NEW YORK (Reuters Health) - People with higher levels of the B-vitamin folate in their blood are less likely to have certain symptoms of allergic disease, a new analysis of US data shows.
"These findings suggest that dietary folic acid and factors affecting its metabolism might play an important role in the development and perpetuation of allergy and asthma," write the study's authors, Drs. Elizabeth C. Matsui and William Matsui of the Johns Hopkins School of Medicine in Baltimore.
There has been a sharp increase in the percentage of people in the developed world with allergies and asthma over the past couple of decades, the researchers note in the Journal of Allergy and Clinical Immunology. And in recent years, they add, levels of blood folate among US citizens have been rising due to fortification of grain products with the vitamin, initiated in 1998 to help prevent birth defects.
To investigate the possible role of blood folate levels in allergy, the researchers looked at 8,083 people 2 years and older participating in the 2005-2006 National Health and Nutrition Examination Survey.

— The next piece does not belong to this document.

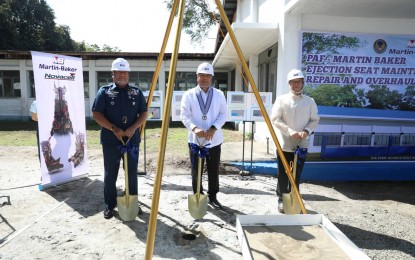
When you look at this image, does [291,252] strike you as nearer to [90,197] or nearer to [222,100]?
[222,100]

The higher a person's folate levels, the lower their levels of immunoglobulin E, the antibody responsible for allergic reactions, the researchers found. People with higher folate levels also were less likely to have wheezing and atopy, or the tendency to develop allergies. While there also was a link between higher folate levels and a lower likelihood of having an asthma diagnosis, this relationship wasn't statistically significant.
Because the study was cross-sectional, meaning it only looked at a single point in time, the findings can't show whether high folate levels might prevent a person from becoming sensitized to allergens, prevent the development of allergy in already-sensitized individuals, or whether levels of the nutrient have any sort of causal relationship to allergy symptoms at all, the researchers say.
But the findings are in line with other research that has linked low levels of folate to a greater risk of inflammatory conditions such as heart disease and rheumatoid arthritis, they add.
They conclude: "Additional prospective studies will be required to lend insight to the potential role of folic acid supplementation in the primary prevention, treatment, or both of allergic diseases."